Now, on the other hand, your question is difficult at best to answer
for the general case; treat it as a question of how difficult is *any*
utility to port to VMS, not how a X-windows utility can be ported.
-Rick
|
509.4 | Thanks | INFACT::DATZMAN | Indianapolis Field Applications Center | Fri Mar 31 1989 10:17 | 4 |
| Thanks. This is helpful.
Dick
|
509.5 | getopt | IAGO::SCHOELLER | Who's on first? | Fri Mar 31 1989 14:32 | 7 |
| One of the more common porting problems in that the applications call getopt()
to parse command line options.
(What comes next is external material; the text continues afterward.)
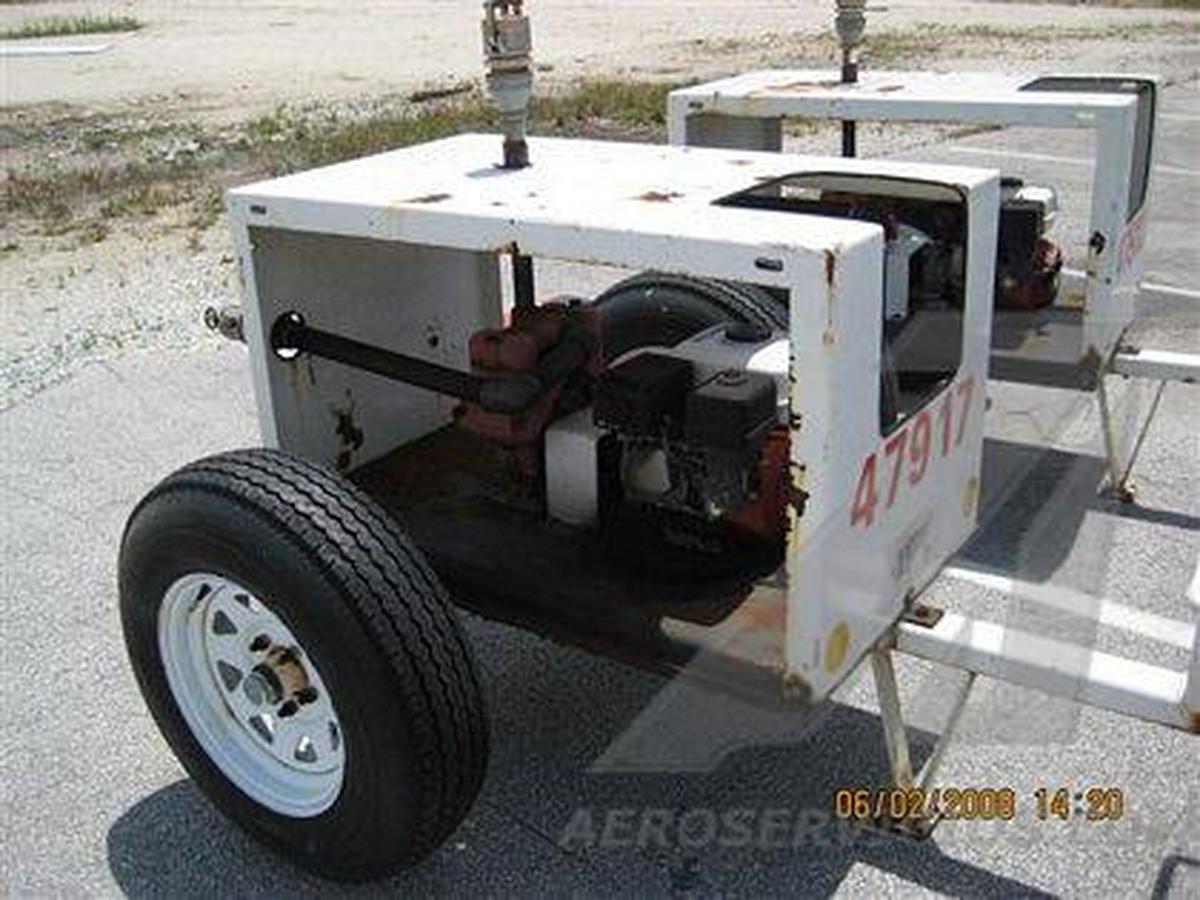 1994 Lewellyn GPC-22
This is not supplied with VAXC. Fortunately,
many of the already ported applications have getopt in them. A few provide
it as a separate source file so it can be shared around.
Dick
|
509.6 | index, bcopy | XWORLD::STUART | Hi! I ate Cleveland. I ate Tokyo, too. | Fri Mar 31 1989 14:43 | 11 |
| a lot of applications that come over the usenet comp.sources.x channel use the
'index' and 'bcopy' functions, which correspond to 'strchr' and 'memcpy' in
VAXC. a simple
#define index strchr
#define bcopy memcpy
usually does the trick.
s
|
509.7 | free must be changed to XFree | CVG::PETTENGILL | mulp | Tue Apr 04 1989 20:47 | 4 |
| I've found a number of X11R3 programs mysteriously ACCVIO on VMS due to calls to
free. Frequently the ACCVIO seems to be totally unrelated to any thing.
These calls need to be changed to the appropriate Xlib call, usually XFree.